This time there were some rows that had more columns than should have existed, meaning that a value somewhere contained commas and the field was not properly escaped. Given that these files contained hundreds of thousands of rows each, it did not make sense to use Notepad to try and deal with the problem. Instead, I would attempt to solve this programmatically. The sun was going to set soon and Nozomi needed her afternoon walk. What should have been a 15-minute task was now into it's fourth hour.

I hammered out some quick code to read through the file line by line, comparing the number of columns to the definition on Row 0, and found that all 8 files had several hundred records with unescaped commas. While I could resolve this by hand, it would take the rest of the day and would be more an exercise in patience training than anything else. The solution I opted for was "more code".

Visually examining some of the bad data, I noticed that the problem only happened with data that belonged to a column with one of three different names. Fortunately, the 8 files did not have more than one of these columns defined, meaning a programmatic solution could very quickly be worked out.

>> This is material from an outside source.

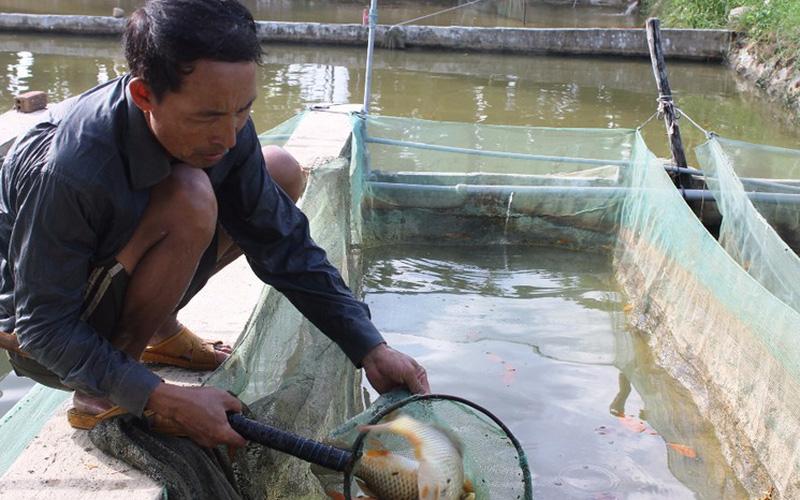 1ha nuôi cá nước ngọt mỗi năm thu lãi 100 triệu đồng ở Ninh Thuận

  1. Split the values into an array by using the commas as separators
  2. Moving from left to right, copy the good values into a new row until reaching the offending column
  3. Moving from right to left, copy the good values into the same row until reaching the offending column
  4. Concatenate the values that were not copied, separating them with a comma
  5. Write the new string into the row, properly escaped so that it could be imported into SQL Server

Annoying, but doable. The computer is doing all the work with the data validation and correction. I'm simply providing the instructions on how to do it.

Once done, I copied the data back to the server and tried to import. Errors again. This time there was a problem with data types. A table was auto-created for the CSV table, and the system chose the wrong data type for a column that appeared to contain only integers at first but started looking like AB48910 from row 48,913.

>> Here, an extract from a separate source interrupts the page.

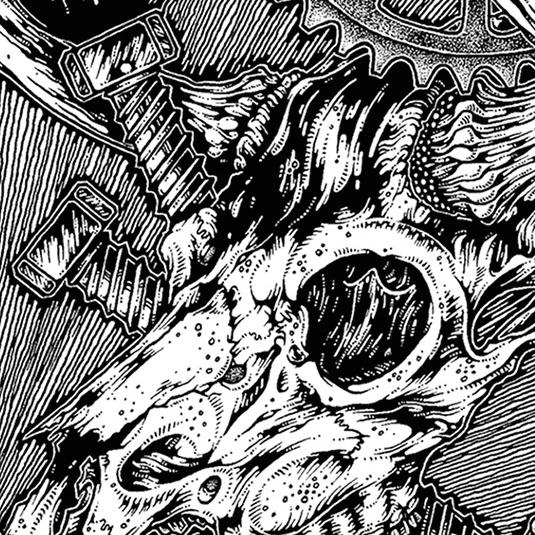 Ash of Cedars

Going back to the code, I wrote some additional logic that would read the file into memory, construct a list of column names, then run through all of the rows in the file and examine the data type and its length or maximum value depending on the type the machine thought it was. If an Integer column suddenly became a string, then items would be updated accordingly. The output of this code was an auto-generated SQL Table creation script, minus the Indexes3.

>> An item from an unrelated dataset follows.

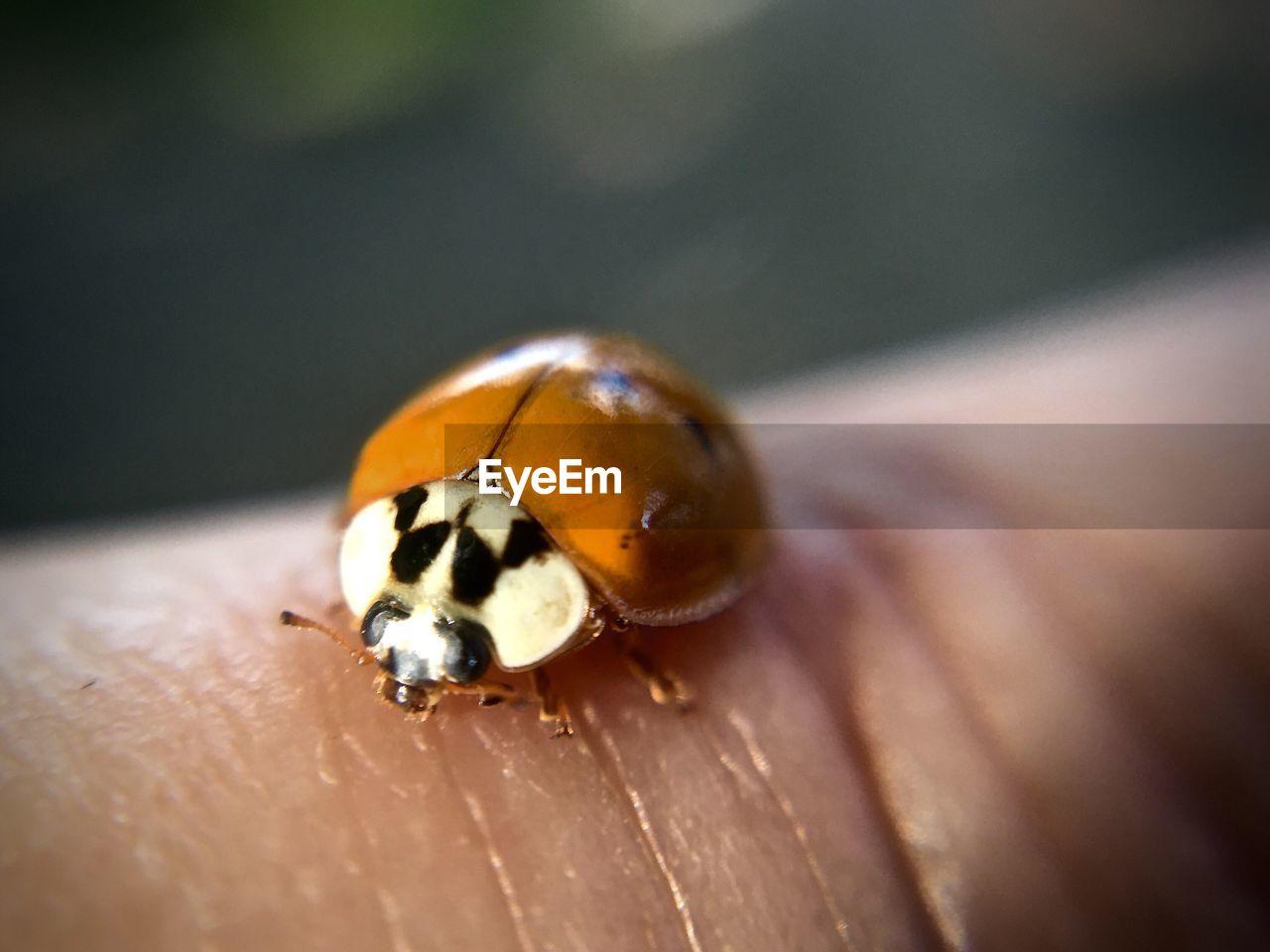 Cropped Hand With Ladybug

Looking at the output, I saw something strange. One of the columns that should have only been numbers between the range of 58,000 and 114,000 was given a datatype of NVARCHAR(25). Why?

Writing yet more code, I listed the non-numeric values in that column and found this: 112066

Full-width ASCII characters where half-width, proper ASCII characters should have been for the numbers. FUN! So the next round of updates to the code would identify values like this and convert them to their proper lower-ASCII equivalents everywhere. Maybe now it would be accepted and imported into the database?

No, of course not. There was more dirty data in the CSVs. This time in the form of URL-encoded values in a dozen or so rows where plain Kanji should have been ... like in the other 100,000+ rows from the same file.

Six hours later a solution was completed. I had written a small application for the sake of 8 files that would:

  • generate SQL scripts to drop and create tables complete with accurate data definitions and sensible-length strings when working with NVARCHAR values
  • ensure that 100% of the data going into the database was properly encoded as UTF-8
  • ensure that numbers and the letters A through Z were all half-width, lower-ASCII values
  • ensure that malformed rows were corrected in the event of having too many — or too few — columns of information
  • generate insert statements for the data, grouped by 50 rows, and save the statements to .sql files
  • write a report after each process outlining what was wrong with the CSV so that a bill could be sent back to the vendor for wasting my time

With all of this done, I was finally ready to have the data loaded into the SQL Server database. I copied the files over, loaded them into SSMS4, pressed [F5] to run the statements, and held my breath.


So what should have been a 15-minute job wound up taking just over 7.5 hours in total because the vendor who supplied the data5 seems to have a serious case of GIGO when it comes to customer data. Thankfully, their services are being terminated later this month. May I never have to turn their infuriating garbage into my consistent data ever again.

  1. Comma-Separated Value
  2. All 1.87GB of it
  3. Indexes would be added later manually, because like heck I'm farming that out for 8 tables when a person would be so much better at the job than a couple lines of code
  4. SQL Server Management Studio — a tool for working with SQL Server databases
  5. after we had to wait 12 business days for a data dump

A Little Bit Better

Today, while in Tokyo for a series of meetings, I reached out to a couple of people I’ve openly clashed with in order to get to the bottom of a problem that the company simply has no time to lose to petty politics and protectionist fiefdoms. We were assigned a task nearly a month ago, I’m responsible for making it happen, and they’ve been asked to support by providing the necessary resources when needed. We’re currently three weeks past due on this relatively simple task and, before this week, there did not seem to be any end in sight. Something had to be done.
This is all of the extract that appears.